Prime Minister Benjamin Netanyahu said in court on Monday that prosecutors in his case misled him and set a trap for him during cross-examination, leading him to give contradictory answers. The retrial phase of his trial began at the Tel Aviv District Court, with his lawyer, Amit Hadad, now asking him clarification questions.
Netanyahu said the prosecution presented him with a false picture and caused him to answer inconsistently. “They set a trap for me, and I fell into it,” he told the court, adding, “They are misleading me here and causing me to give 2 answers to the court.” He said this was “the first time” he was admitting that his testimony contained contradictions.

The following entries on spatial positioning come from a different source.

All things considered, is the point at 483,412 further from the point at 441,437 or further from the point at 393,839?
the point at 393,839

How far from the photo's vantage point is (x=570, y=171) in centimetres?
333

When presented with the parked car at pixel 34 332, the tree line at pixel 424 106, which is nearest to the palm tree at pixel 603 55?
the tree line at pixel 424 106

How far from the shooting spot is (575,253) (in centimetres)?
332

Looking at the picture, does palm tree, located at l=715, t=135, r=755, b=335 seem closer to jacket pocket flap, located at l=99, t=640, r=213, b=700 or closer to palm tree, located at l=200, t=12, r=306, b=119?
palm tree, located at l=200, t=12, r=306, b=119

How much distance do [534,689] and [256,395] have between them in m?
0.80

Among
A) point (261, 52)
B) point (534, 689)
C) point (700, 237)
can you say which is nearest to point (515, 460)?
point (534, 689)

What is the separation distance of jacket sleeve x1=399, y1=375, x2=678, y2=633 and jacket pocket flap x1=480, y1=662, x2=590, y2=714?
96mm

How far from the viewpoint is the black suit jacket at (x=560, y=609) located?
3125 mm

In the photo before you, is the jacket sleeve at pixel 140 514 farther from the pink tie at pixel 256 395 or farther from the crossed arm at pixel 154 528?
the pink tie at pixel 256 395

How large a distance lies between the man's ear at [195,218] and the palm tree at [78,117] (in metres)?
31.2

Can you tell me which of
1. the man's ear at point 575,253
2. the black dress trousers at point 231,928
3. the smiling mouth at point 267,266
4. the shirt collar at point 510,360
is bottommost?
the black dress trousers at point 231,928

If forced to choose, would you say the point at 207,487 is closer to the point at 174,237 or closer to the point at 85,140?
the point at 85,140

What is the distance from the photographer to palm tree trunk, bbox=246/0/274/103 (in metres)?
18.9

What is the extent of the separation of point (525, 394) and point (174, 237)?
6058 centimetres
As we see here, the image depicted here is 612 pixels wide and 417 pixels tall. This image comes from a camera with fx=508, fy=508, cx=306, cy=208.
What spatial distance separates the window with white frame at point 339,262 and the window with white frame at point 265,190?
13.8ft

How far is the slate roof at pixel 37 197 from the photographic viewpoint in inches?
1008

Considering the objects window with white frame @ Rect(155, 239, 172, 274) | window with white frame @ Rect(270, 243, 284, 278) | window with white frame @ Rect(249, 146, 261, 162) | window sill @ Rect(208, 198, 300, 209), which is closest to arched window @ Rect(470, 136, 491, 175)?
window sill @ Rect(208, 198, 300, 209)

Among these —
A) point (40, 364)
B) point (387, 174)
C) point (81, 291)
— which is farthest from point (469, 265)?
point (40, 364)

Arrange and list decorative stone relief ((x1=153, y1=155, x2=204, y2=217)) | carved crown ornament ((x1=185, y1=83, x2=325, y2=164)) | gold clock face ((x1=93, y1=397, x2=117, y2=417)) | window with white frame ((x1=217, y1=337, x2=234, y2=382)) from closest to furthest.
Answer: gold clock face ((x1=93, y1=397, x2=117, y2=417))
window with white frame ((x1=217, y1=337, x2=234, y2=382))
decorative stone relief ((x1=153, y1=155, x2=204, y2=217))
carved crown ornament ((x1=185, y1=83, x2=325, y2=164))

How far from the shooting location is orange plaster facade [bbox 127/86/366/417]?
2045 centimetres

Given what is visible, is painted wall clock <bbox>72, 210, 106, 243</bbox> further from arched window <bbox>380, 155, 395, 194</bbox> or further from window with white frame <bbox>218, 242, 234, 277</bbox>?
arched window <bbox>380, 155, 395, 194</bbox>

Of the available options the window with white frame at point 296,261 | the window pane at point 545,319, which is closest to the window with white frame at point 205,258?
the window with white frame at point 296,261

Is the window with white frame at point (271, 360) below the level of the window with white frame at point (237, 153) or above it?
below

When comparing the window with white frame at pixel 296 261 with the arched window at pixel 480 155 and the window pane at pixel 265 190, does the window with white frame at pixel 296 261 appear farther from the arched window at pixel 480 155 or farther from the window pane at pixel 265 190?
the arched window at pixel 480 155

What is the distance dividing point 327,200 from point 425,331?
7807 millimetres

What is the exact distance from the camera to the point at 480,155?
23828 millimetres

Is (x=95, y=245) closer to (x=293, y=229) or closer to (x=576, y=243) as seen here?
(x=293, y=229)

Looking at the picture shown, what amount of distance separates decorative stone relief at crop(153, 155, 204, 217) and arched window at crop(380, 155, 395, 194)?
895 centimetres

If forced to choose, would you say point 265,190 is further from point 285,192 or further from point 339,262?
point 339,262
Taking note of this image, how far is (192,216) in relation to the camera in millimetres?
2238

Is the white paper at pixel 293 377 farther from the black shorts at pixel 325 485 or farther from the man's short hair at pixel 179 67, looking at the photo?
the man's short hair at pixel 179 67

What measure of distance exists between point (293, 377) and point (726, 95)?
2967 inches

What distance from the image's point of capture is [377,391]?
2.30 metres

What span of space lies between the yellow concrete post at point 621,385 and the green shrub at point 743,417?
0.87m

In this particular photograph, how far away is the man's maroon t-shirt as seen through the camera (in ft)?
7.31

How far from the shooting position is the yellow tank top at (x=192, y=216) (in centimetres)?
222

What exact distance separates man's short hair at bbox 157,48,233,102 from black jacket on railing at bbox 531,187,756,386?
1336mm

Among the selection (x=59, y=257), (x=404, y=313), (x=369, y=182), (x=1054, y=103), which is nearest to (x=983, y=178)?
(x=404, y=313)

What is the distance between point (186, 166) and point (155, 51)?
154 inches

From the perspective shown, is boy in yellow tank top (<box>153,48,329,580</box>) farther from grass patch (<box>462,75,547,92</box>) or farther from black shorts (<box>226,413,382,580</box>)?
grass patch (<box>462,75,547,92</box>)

He pointed to two examples. First, he said prosecutors referred to a meeting with Yedioth Ahronoth publisher Noni Moses that never took place, and that merely raising it led him to acknowledge a meeting that did not exist. Second, he said he was shown as if the weekend edition of Israel Hayom had been printed in only a limited number of copies, while in fact, he said, 85,000 copies were printed. Hadad said the edition was shown as “printed in 100,000 copies.”
Prosecutor Gildin objected, saying, “No misleading information was presented.” Netanyahu responded that “they simply lied here brazenly.” The hearing took place Monday morning in a Tel Aviv courtroom as the re-examination stage got underway.